How can I encourage myself that it's okay to do something even if other people have done/experienced that very same thing?

For the past couple of years, I've noticed that I feel quite sad when I see other people that have something that I've wanted but didn't pursue. I don't feel jealous of the person, instead I feel happy for them. However, I feel sad for myself because I feel like I can't have that thing anymore or do something anymore because another person has now done or experienced what I wanted like traveling somewhere during a specific season, moving somewhere that I've always wanted to move to, getting body modification like a nose piercing or tattoo, etc...

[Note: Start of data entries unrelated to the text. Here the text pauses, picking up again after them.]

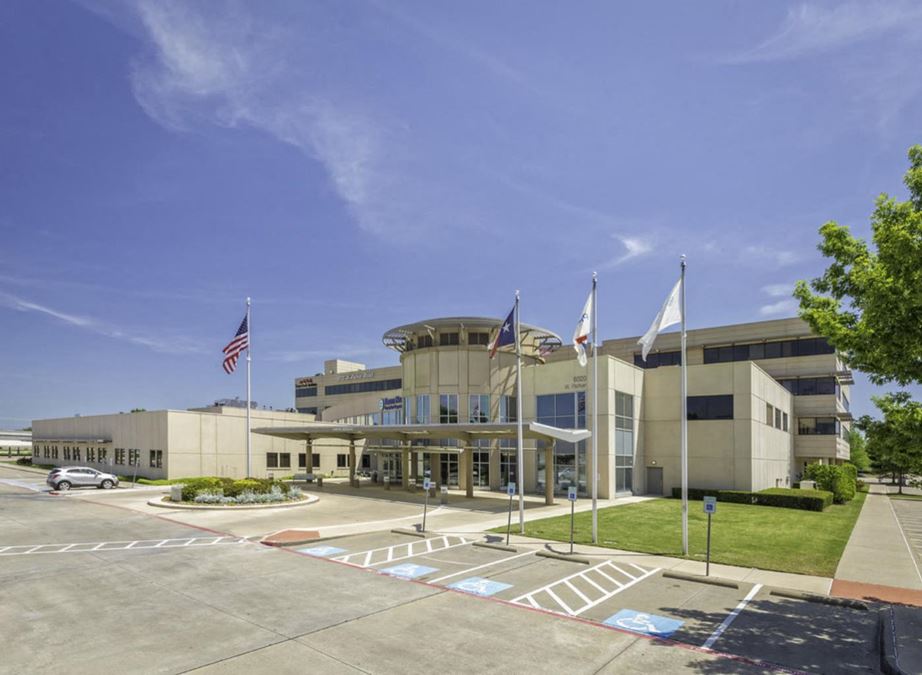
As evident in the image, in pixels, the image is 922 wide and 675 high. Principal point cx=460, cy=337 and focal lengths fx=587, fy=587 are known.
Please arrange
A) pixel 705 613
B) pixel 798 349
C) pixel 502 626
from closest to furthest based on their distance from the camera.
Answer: pixel 502 626 < pixel 705 613 < pixel 798 349

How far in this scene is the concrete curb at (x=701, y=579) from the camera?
15.6m

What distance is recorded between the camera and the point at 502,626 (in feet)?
39.8

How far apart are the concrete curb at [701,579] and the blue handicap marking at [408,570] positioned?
669cm

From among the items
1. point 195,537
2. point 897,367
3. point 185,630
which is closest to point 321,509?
point 195,537

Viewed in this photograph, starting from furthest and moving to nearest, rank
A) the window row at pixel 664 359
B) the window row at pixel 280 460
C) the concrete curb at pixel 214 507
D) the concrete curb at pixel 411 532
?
the window row at pixel 664 359 < the window row at pixel 280 460 < the concrete curb at pixel 214 507 < the concrete curb at pixel 411 532

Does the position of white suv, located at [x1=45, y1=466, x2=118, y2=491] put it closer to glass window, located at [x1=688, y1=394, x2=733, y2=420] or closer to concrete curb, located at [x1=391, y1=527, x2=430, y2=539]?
concrete curb, located at [x1=391, y1=527, x2=430, y2=539]

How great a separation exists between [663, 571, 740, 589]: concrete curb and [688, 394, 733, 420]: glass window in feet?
81.0

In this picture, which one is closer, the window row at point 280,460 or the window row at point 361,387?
the window row at point 280,460

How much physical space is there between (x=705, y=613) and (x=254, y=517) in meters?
21.5

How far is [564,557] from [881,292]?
1176 centimetres

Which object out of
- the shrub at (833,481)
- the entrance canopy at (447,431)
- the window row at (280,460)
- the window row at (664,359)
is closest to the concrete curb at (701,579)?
the entrance canopy at (447,431)

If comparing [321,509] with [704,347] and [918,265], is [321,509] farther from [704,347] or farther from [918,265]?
[704,347]

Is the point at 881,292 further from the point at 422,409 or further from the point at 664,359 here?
the point at 664,359

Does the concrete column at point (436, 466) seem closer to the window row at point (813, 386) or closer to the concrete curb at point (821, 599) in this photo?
the concrete curb at point (821, 599)
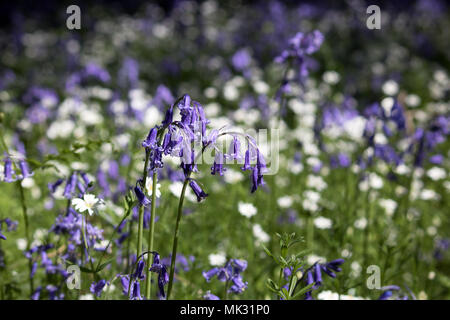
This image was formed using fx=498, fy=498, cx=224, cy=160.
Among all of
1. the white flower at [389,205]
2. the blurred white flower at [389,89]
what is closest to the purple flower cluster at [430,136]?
the white flower at [389,205]

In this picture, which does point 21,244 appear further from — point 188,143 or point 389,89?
point 389,89

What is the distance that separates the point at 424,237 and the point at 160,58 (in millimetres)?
5071

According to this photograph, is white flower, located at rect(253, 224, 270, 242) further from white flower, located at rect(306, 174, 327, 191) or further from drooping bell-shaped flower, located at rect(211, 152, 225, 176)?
drooping bell-shaped flower, located at rect(211, 152, 225, 176)

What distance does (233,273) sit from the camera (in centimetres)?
227

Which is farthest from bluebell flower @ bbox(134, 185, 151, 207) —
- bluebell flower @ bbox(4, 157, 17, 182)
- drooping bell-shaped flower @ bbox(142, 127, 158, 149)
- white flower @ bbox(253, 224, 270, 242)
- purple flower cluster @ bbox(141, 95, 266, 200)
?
white flower @ bbox(253, 224, 270, 242)

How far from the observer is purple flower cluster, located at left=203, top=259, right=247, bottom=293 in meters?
2.20

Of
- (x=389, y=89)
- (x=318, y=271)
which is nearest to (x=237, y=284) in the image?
(x=318, y=271)

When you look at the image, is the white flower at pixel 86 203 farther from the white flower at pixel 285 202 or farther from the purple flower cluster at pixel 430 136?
the purple flower cluster at pixel 430 136

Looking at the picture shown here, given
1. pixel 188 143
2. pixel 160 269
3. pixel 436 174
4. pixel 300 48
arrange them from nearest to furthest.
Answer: pixel 188 143 < pixel 160 269 < pixel 300 48 < pixel 436 174

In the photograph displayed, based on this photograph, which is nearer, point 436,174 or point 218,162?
point 218,162

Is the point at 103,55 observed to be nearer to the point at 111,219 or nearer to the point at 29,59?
the point at 29,59

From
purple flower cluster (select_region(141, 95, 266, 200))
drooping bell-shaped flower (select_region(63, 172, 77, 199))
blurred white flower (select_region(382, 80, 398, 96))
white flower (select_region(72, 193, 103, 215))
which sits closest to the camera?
purple flower cluster (select_region(141, 95, 266, 200))

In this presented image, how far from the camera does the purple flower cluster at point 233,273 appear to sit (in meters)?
2.20

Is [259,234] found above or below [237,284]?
above
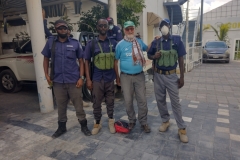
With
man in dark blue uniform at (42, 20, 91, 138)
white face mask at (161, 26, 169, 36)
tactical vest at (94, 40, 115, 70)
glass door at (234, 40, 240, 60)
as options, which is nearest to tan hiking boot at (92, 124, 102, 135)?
man in dark blue uniform at (42, 20, 91, 138)

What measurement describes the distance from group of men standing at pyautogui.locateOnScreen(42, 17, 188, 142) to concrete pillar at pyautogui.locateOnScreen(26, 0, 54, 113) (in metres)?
1.08

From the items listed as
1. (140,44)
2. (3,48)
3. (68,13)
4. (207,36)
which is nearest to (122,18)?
(68,13)

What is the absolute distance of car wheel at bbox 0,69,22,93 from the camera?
5.91 meters

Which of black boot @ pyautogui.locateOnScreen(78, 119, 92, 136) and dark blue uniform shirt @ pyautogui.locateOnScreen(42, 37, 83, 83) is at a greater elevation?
dark blue uniform shirt @ pyautogui.locateOnScreen(42, 37, 83, 83)

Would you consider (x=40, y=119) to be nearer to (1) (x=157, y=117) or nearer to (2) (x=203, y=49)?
(1) (x=157, y=117)

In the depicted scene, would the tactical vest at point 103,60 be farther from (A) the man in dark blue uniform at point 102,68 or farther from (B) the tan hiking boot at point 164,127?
(B) the tan hiking boot at point 164,127

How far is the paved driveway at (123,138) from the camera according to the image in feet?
8.84

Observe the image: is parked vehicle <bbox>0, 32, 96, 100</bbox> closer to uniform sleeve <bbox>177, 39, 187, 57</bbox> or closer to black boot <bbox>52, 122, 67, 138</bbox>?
black boot <bbox>52, 122, 67, 138</bbox>

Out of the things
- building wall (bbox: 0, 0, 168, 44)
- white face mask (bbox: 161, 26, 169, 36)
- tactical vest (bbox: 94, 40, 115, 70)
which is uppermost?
building wall (bbox: 0, 0, 168, 44)

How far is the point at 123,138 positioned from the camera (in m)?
3.12

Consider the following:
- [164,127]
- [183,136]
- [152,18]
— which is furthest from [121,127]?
[152,18]

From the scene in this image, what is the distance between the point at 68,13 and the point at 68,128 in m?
7.72

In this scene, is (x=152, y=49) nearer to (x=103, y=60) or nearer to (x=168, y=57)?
(x=168, y=57)

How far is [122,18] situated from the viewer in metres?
7.60
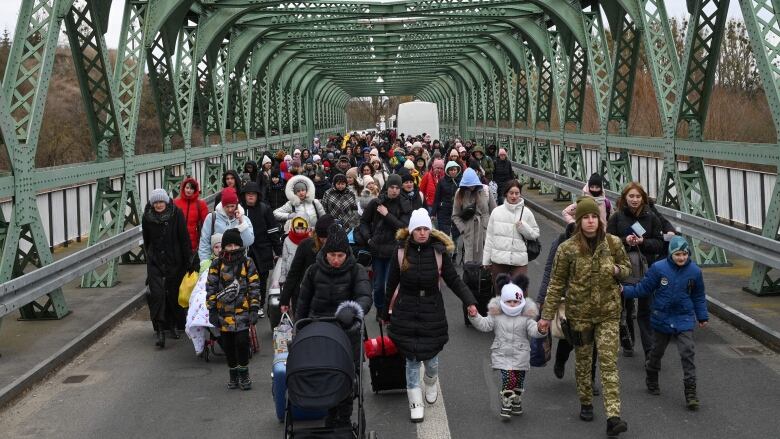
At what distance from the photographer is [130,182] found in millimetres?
15281

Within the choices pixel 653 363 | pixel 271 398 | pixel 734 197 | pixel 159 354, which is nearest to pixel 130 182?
pixel 159 354

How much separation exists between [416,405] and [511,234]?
315 cm

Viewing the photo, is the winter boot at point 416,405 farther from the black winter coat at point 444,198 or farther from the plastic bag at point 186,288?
the black winter coat at point 444,198

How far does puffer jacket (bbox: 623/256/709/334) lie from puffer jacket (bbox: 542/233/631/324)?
0.68 meters

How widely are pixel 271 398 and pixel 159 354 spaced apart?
2.43 metres

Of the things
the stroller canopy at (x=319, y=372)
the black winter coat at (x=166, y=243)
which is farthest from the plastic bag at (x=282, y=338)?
the black winter coat at (x=166, y=243)

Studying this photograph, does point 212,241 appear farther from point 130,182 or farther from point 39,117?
point 130,182

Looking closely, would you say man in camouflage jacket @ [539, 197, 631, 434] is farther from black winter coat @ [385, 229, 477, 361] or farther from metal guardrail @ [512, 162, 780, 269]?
metal guardrail @ [512, 162, 780, 269]

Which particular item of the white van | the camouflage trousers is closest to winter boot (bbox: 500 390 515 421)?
the camouflage trousers

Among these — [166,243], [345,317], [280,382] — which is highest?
[166,243]

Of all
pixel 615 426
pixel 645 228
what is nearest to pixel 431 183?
pixel 645 228

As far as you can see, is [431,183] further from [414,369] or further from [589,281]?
[589,281]

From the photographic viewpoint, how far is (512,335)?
7.62m

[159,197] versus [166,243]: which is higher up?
[159,197]
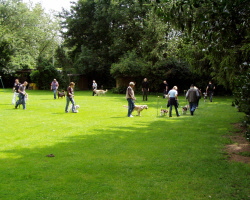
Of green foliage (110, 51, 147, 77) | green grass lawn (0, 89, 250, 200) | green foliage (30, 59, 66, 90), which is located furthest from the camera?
green foliage (30, 59, 66, 90)

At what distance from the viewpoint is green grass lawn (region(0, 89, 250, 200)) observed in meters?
5.96

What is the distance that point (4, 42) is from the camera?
156ft

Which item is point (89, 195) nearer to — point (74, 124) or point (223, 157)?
point (223, 157)

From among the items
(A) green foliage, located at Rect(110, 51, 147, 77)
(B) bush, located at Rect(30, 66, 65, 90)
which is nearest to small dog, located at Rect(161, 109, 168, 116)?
(A) green foliage, located at Rect(110, 51, 147, 77)

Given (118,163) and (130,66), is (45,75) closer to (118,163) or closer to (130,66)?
(130,66)

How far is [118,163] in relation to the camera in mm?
7953

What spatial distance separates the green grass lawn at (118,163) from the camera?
596 centimetres

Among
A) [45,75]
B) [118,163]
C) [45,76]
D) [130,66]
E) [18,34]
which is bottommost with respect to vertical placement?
[118,163]

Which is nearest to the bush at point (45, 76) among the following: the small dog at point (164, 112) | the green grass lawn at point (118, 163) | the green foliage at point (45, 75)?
the green foliage at point (45, 75)

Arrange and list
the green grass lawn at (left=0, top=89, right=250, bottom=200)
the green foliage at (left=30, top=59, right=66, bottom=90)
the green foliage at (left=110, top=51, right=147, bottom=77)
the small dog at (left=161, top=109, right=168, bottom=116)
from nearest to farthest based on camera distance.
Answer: the green grass lawn at (left=0, top=89, right=250, bottom=200), the small dog at (left=161, top=109, right=168, bottom=116), the green foliage at (left=110, top=51, right=147, bottom=77), the green foliage at (left=30, top=59, right=66, bottom=90)

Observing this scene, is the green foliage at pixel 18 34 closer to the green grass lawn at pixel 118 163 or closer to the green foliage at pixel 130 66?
the green foliage at pixel 130 66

I think I feel sad when this happens because my sense of self and individuality feels lost or like I'm not acknowledging it because I'm letting other people's actions get in the way of my own life. But, there are many things that I want to do and I don't want to limit myself in life because of this unhealthy thinking pattern. So, my question is what can I do in order to move past this?

(P.S. sorry for writing such a disjointed and incoherent post...)
posted by livinglearning to Human Relations (15 answers total) 15 users marked this as a favorite
 
When you have these thoughts, consider how you'll feel in 5 years' time. Will you be more contented if you have the experience you've wanted or if you held back because someone else did it before you?

No matter what we do, someone, somewhere has pretty much always done it before us.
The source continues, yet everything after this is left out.